* _AIM OF THE EXERCISE_
Output the stretch of entries from the line containing "How much distance divides" through the line containing "2002 millimetres", both lines included, as a numbered list. Skip blank lines and leave out the pictures.

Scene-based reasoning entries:

+ + +

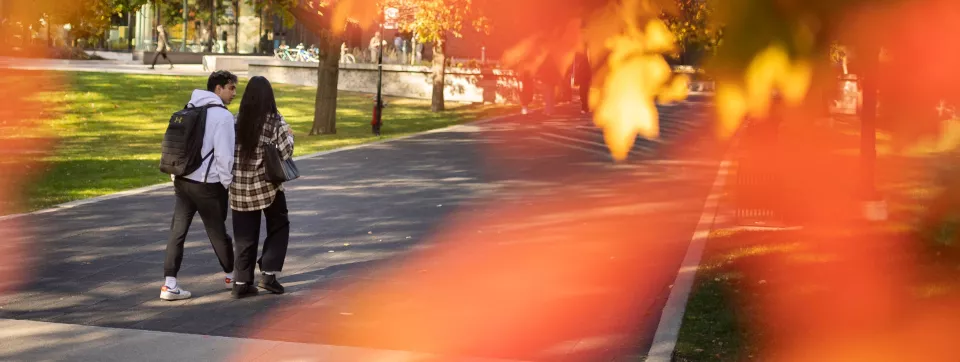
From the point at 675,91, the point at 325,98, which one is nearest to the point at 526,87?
the point at 675,91

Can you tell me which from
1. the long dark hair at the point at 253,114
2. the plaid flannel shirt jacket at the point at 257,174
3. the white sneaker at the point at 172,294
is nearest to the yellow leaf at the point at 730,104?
the long dark hair at the point at 253,114

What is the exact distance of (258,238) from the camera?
8531 mm

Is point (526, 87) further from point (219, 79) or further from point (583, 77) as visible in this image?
point (219, 79)

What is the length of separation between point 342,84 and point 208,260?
102 ft

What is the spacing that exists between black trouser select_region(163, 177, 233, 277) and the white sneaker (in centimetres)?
10

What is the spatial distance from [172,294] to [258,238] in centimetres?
68

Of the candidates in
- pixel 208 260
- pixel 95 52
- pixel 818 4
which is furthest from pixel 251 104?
pixel 95 52

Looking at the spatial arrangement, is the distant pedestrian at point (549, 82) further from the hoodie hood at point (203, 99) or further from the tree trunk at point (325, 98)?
the tree trunk at point (325, 98)

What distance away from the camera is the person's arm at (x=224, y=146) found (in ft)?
26.7

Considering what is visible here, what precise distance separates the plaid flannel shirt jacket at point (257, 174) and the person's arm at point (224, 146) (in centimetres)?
11

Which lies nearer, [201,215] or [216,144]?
[216,144]

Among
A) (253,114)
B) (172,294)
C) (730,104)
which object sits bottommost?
(172,294)

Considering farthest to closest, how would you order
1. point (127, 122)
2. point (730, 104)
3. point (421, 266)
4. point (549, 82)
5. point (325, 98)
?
1. point (127, 122)
2. point (325, 98)
3. point (421, 266)
4. point (549, 82)
5. point (730, 104)

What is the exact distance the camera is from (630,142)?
1.52 m
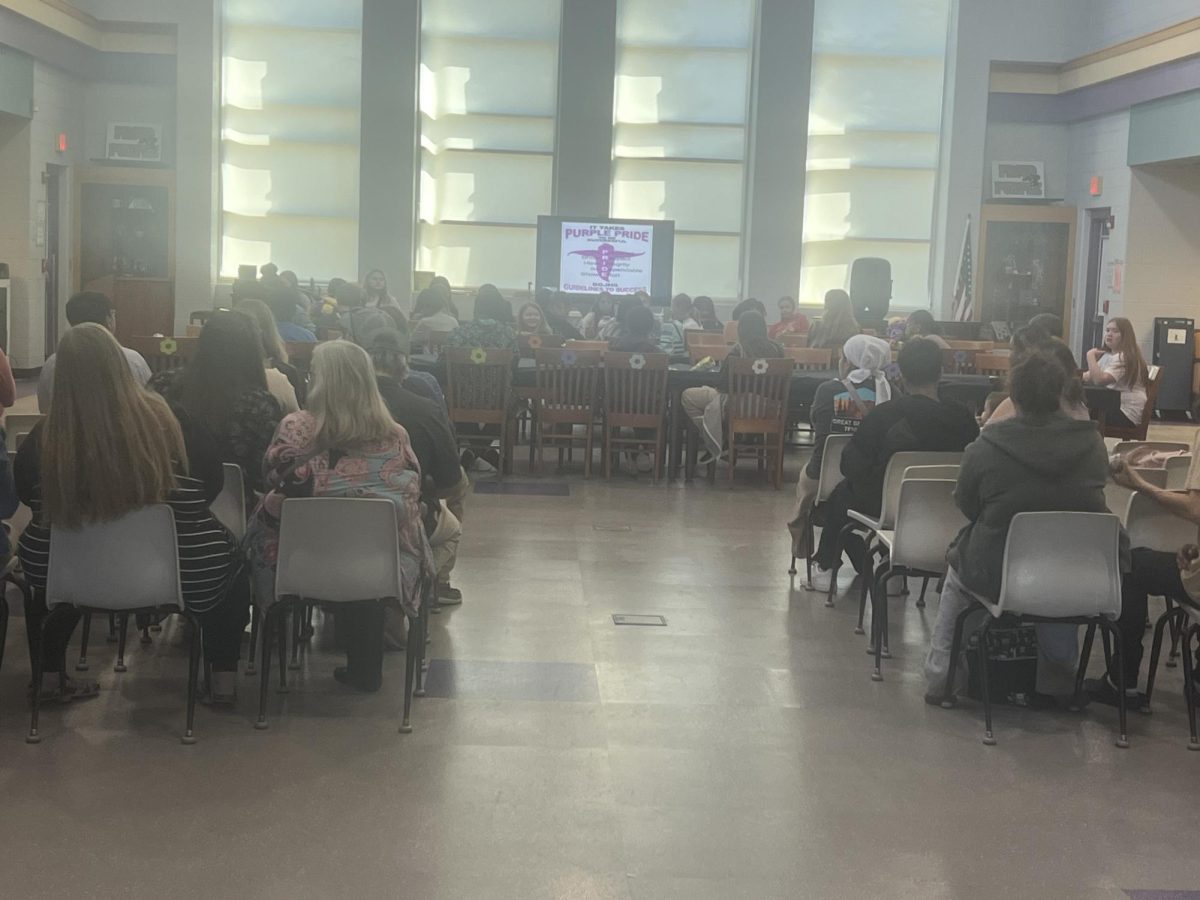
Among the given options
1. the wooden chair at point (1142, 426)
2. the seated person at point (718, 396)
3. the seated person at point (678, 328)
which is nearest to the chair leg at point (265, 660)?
the seated person at point (718, 396)

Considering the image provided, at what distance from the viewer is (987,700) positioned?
169 inches

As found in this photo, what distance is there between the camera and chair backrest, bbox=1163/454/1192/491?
4973 mm

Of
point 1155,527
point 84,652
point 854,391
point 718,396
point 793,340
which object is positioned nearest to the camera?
point 1155,527

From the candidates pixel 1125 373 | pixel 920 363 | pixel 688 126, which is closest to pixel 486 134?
pixel 688 126

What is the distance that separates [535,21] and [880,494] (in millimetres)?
11418

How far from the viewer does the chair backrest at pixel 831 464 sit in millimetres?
6062

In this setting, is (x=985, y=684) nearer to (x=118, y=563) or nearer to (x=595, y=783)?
(x=595, y=783)

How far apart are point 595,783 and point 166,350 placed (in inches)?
235

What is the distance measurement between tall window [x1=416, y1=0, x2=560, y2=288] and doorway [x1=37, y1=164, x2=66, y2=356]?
3.82m

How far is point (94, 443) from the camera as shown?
3885 millimetres

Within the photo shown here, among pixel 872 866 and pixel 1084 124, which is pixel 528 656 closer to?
pixel 872 866

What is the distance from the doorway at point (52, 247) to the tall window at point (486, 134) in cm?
382

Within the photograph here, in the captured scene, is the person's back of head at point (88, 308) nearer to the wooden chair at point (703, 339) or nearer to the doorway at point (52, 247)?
the wooden chair at point (703, 339)

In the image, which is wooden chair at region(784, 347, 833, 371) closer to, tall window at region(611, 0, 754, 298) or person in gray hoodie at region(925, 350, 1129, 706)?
tall window at region(611, 0, 754, 298)
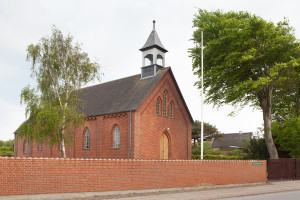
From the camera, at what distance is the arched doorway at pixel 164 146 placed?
88.5 feet

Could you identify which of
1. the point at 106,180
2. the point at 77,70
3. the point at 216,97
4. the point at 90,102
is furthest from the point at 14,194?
the point at 216,97

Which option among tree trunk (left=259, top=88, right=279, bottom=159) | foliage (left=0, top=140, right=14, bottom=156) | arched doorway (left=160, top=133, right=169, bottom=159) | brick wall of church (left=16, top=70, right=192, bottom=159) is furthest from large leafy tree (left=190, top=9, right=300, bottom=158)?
foliage (left=0, top=140, right=14, bottom=156)

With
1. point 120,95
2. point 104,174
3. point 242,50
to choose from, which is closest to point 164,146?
point 120,95

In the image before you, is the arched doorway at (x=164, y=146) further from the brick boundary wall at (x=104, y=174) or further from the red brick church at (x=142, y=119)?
the brick boundary wall at (x=104, y=174)

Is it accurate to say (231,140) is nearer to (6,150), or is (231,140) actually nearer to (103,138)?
(6,150)

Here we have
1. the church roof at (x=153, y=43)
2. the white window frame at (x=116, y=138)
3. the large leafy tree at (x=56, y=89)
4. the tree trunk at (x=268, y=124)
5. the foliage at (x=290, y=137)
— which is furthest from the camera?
the church roof at (x=153, y=43)

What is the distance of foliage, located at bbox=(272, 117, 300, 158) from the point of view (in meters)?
27.2

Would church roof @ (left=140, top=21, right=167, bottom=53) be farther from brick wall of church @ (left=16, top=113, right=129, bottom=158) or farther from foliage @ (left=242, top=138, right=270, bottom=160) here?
foliage @ (left=242, top=138, right=270, bottom=160)

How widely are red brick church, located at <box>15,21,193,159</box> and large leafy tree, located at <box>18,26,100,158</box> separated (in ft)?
17.6

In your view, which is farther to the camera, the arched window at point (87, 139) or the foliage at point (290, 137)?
the arched window at point (87, 139)

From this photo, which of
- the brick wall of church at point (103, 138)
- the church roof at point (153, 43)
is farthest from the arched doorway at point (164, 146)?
the church roof at point (153, 43)

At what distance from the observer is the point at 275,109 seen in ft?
118

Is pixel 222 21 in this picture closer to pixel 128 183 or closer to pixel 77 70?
pixel 77 70

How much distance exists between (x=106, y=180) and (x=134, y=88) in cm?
1553
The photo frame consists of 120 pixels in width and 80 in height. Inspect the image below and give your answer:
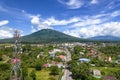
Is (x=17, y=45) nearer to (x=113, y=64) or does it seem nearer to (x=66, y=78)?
(x=66, y=78)

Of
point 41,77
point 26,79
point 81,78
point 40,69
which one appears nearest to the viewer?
point 26,79

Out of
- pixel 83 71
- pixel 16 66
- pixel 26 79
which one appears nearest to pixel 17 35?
pixel 16 66

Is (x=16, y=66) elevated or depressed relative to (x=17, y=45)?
depressed

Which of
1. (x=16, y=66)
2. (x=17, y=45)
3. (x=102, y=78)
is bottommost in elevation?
(x=102, y=78)

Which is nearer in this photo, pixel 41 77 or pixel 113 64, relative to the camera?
pixel 41 77

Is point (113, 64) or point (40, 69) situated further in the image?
point (113, 64)

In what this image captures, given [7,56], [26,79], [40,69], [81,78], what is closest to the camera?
[26,79]

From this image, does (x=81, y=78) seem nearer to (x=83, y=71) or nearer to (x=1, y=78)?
(x=83, y=71)

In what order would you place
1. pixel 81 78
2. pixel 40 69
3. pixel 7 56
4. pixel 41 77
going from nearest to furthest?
pixel 81 78, pixel 41 77, pixel 40 69, pixel 7 56

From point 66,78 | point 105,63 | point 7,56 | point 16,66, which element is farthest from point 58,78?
point 7,56
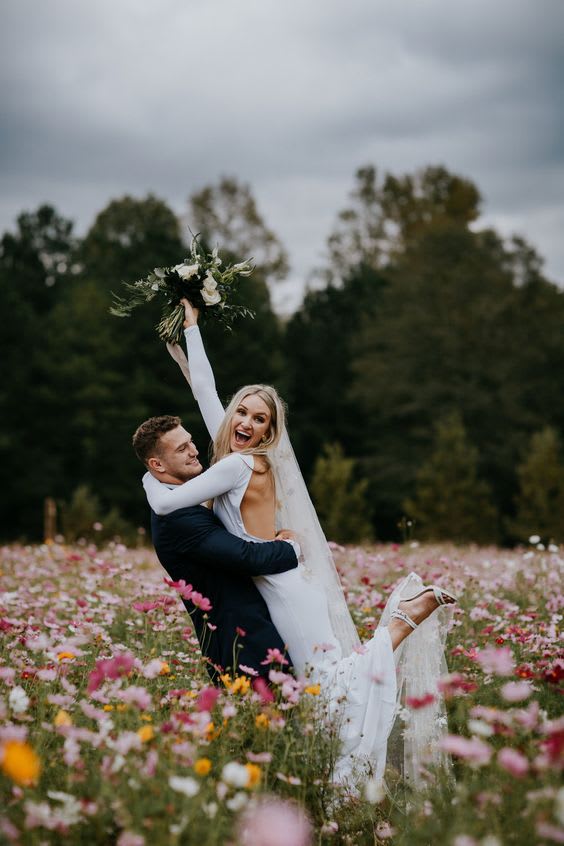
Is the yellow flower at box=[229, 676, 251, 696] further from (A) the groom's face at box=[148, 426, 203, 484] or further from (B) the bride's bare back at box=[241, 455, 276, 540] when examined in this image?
(A) the groom's face at box=[148, 426, 203, 484]

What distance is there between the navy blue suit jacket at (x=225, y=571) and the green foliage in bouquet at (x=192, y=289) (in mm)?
1448

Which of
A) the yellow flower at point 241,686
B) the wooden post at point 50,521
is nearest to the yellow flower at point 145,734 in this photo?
the yellow flower at point 241,686

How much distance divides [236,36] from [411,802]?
22.1 m

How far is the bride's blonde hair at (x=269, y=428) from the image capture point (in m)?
4.56

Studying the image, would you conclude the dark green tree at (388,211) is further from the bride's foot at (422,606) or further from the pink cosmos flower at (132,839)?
the pink cosmos flower at (132,839)

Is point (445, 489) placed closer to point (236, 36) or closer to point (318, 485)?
point (318, 485)

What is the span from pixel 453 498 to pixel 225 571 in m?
22.1

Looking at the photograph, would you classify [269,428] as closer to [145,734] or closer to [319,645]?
[319,645]

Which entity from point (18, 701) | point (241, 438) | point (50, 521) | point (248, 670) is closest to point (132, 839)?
point (18, 701)

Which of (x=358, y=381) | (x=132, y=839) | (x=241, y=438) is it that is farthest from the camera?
(x=358, y=381)

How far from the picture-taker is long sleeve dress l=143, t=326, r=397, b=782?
3.99 m

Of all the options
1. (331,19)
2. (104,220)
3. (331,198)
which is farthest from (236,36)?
(104,220)

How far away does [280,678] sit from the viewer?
3275 millimetres

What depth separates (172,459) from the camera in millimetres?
4336
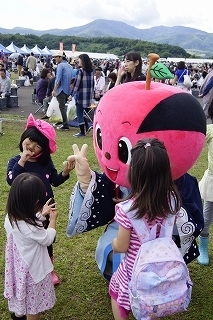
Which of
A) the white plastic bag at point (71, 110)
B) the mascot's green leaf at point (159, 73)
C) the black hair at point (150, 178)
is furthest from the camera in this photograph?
the white plastic bag at point (71, 110)

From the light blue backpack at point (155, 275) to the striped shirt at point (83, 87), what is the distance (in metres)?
6.17

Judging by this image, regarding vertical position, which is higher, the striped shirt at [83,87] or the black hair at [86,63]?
the black hair at [86,63]

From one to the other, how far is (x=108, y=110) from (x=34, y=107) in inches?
408

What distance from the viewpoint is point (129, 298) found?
2002 millimetres

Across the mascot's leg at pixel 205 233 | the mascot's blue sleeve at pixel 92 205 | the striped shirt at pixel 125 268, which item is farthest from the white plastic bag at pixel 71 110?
the striped shirt at pixel 125 268

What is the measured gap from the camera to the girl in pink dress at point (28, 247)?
2.08 metres

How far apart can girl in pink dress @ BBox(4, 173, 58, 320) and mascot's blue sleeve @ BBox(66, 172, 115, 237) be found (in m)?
0.18

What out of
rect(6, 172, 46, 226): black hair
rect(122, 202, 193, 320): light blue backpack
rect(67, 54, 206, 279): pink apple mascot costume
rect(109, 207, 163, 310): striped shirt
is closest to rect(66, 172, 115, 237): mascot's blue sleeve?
rect(67, 54, 206, 279): pink apple mascot costume

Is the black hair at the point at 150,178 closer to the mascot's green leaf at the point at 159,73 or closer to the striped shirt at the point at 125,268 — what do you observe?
the striped shirt at the point at 125,268

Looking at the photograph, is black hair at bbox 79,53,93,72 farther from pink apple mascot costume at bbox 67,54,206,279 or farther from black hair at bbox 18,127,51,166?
pink apple mascot costume at bbox 67,54,206,279

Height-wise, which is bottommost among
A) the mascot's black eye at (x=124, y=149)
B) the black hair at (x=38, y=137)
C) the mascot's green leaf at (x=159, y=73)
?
the black hair at (x=38, y=137)

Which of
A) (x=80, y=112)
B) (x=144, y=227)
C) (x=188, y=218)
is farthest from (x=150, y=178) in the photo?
(x=80, y=112)

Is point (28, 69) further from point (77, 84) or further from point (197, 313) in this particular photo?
point (197, 313)

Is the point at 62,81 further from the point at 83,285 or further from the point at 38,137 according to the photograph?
the point at 83,285
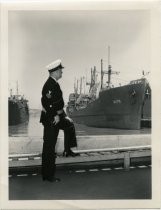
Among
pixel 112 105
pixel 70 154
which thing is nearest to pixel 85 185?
pixel 70 154

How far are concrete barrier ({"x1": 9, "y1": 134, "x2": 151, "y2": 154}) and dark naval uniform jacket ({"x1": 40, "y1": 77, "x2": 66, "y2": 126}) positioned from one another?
0.24 ft

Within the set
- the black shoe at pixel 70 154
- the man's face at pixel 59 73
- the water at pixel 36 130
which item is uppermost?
the man's face at pixel 59 73

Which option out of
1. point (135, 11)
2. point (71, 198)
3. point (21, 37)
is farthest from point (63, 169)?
point (135, 11)

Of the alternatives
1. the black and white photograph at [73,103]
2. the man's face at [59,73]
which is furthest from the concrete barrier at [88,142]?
the man's face at [59,73]

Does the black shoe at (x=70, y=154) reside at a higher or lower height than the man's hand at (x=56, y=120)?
lower

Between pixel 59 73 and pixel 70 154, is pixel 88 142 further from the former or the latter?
pixel 59 73

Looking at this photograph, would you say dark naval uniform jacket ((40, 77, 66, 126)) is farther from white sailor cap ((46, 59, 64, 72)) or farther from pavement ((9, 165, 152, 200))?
pavement ((9, 165, 152, 200))

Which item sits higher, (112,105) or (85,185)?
(112,105)

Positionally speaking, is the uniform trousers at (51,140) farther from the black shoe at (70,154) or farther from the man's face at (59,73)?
the man's face at (59,73)

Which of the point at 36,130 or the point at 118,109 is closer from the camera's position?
the point at 36,130

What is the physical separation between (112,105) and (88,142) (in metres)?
0.21

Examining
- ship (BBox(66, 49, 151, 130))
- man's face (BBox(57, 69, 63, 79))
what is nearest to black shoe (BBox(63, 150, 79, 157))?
ship (BBox(66, 49, 151, 130))

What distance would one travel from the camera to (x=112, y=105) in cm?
153

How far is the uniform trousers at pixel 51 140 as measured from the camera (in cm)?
134
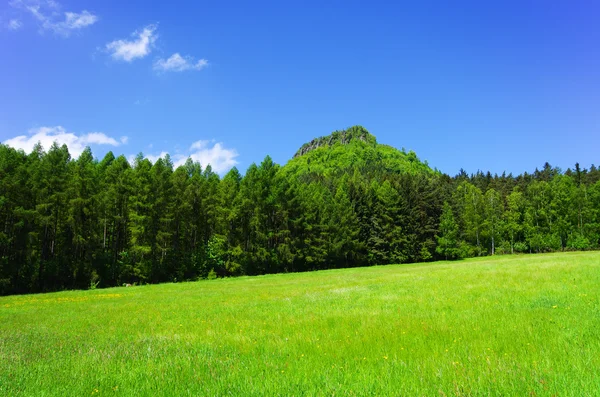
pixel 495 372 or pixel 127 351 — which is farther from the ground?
pixel 495 372

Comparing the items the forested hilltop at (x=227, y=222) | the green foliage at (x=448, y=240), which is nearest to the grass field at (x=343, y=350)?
the forested hilltop at (x=227, y=222)

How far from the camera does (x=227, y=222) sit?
190 feet

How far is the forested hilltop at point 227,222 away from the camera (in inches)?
1709

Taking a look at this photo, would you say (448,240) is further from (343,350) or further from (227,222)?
(343,350)

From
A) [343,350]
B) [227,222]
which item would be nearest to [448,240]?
[227,222]

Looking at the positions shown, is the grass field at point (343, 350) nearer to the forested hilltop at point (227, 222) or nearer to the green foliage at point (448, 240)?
the forested hilltop at point (227, 222)

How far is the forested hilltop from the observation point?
43.4 meters

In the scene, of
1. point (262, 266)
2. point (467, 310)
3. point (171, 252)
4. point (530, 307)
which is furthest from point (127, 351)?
point (262, 266)

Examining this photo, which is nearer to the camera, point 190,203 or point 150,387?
point 150,387

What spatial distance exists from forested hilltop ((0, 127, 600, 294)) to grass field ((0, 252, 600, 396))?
3422 centimetres

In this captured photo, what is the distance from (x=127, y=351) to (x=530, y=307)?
40.6 feet

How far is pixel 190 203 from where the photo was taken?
59438mm

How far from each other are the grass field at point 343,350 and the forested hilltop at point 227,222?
3422 centimetres

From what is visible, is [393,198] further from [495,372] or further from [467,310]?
[495,372]
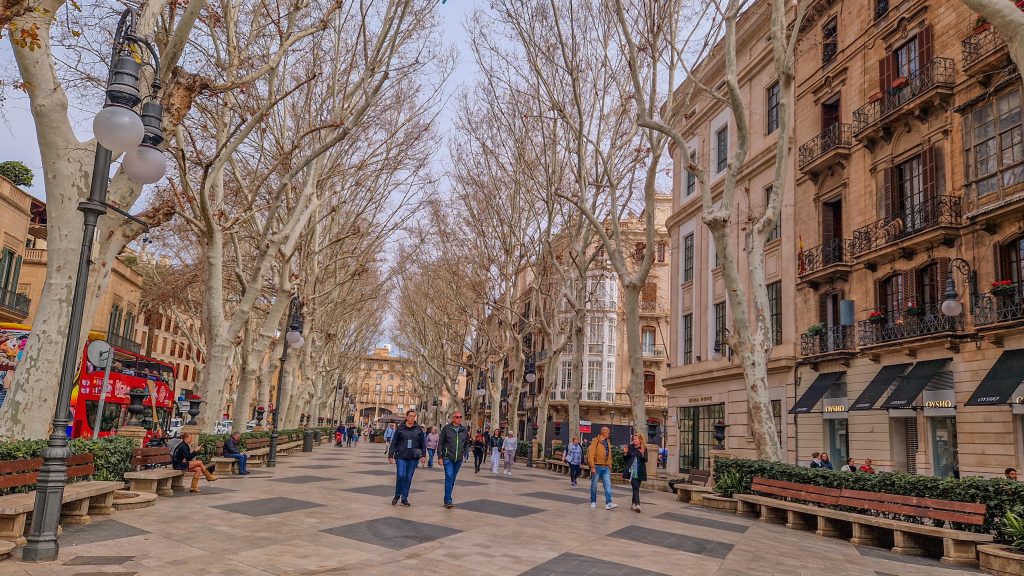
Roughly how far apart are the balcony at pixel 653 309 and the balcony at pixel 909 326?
2942 cm

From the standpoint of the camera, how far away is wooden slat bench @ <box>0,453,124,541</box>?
6.70m

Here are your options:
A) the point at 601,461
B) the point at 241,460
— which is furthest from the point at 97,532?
the point at 241,460

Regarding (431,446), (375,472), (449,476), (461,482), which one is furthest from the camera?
(431,446)

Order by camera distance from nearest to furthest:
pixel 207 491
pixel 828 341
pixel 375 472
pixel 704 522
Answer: pixel 704 522
pixel 207 491
pixel 375 472
pixel 828 341

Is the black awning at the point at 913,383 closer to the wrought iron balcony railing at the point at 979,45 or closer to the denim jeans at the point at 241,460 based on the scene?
the wrought iron balcony railing at the point at 979,45

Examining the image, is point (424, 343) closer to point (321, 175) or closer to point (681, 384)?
point (681, 384)

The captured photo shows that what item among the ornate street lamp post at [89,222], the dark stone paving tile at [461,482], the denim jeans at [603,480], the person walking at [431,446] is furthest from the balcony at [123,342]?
the ornate street lamp post at [89,222]

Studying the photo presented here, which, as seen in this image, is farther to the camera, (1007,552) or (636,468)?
(636,468)

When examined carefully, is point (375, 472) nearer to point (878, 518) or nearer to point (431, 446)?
point (431, 446)

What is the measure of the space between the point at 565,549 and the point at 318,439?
1577 inches

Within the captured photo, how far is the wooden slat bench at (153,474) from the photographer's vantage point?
11.1 metres

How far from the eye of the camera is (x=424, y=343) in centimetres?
4097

+ + +

* _SOLUTION BELOW_
1. How much distance divides [236,36] from [411,802]?
2. 22.1 m
3. How far is the bride's blonde hair at (x=269, y=428) from the image capture point (in m)?
4. 4.56
5. Studying the image, would you conclude the dark green tree at (388,211) is further from the bride's foot at (422,606) or further from the pink cosmos flower at (132,839)?
6. the pink cosmos flower at (132,839)
7. Is point (445, 489) placed closer to point (236, 36) or closer to point (318, 485)?
8. point (318, 485)
9. What is the span from pixel 453 498 to pixel 225 571 in m?
10. 22.1
11. Looking at the photograph, would you classify [269,428] as closer to [145,734] or closer to [319,645]?
12. [319,645]
13. Which entity from point (18, 701) | point (241, 438) | point (50, 521) | point (248, 670) is closest to point (132, 839)?
14. point (18, 701)
15. Which of (x=358, y=381) | (x=132, y=839) | (x=241, y=438) is it that is farthest from the camera?
16. (x=358, y=381)
17. How far from the picture-taker is long sleeve dress l=143, t=326, r=397, b=782?
18. 3.99 m
19. Of all the options
20. 1. (331,19)
21. 2. (104,220)
22. 3. (331,198)
23. which is farthest from (236,36)?
24. (104,220)
25. How far away does [280,678] sit from the viewer?
26. 3275 millimetres
27. What depth separates (172,459) from the camera in millimetres?
28. 4336
29. Which of
30. A) the white plastic bag at point (71, 110)
31. B) the mascot's green leaf at point (159, 73)
32. C) the black hair at point (150, 178)
33. is furthest from the camera in this photograph?
34. the white plastic bag at point (71, 110)
35. From the light blue backpack at point (155, 275) to the striped shirt at point (83, 87), what is the distance (in metres)?
36. 6.17
37. Judging by this image, regarding vertical position, which is higher, the striped shirt at [83,87] or the black hair at [86,63]?
38. the black hair at [86,63]
39. From one to the other, how far is (x=108, y=110) from (x=34, y=107) in inches?
40. 408
41. What distance from the viewpoint is point (129, 298) found?
42. 2002 millimetres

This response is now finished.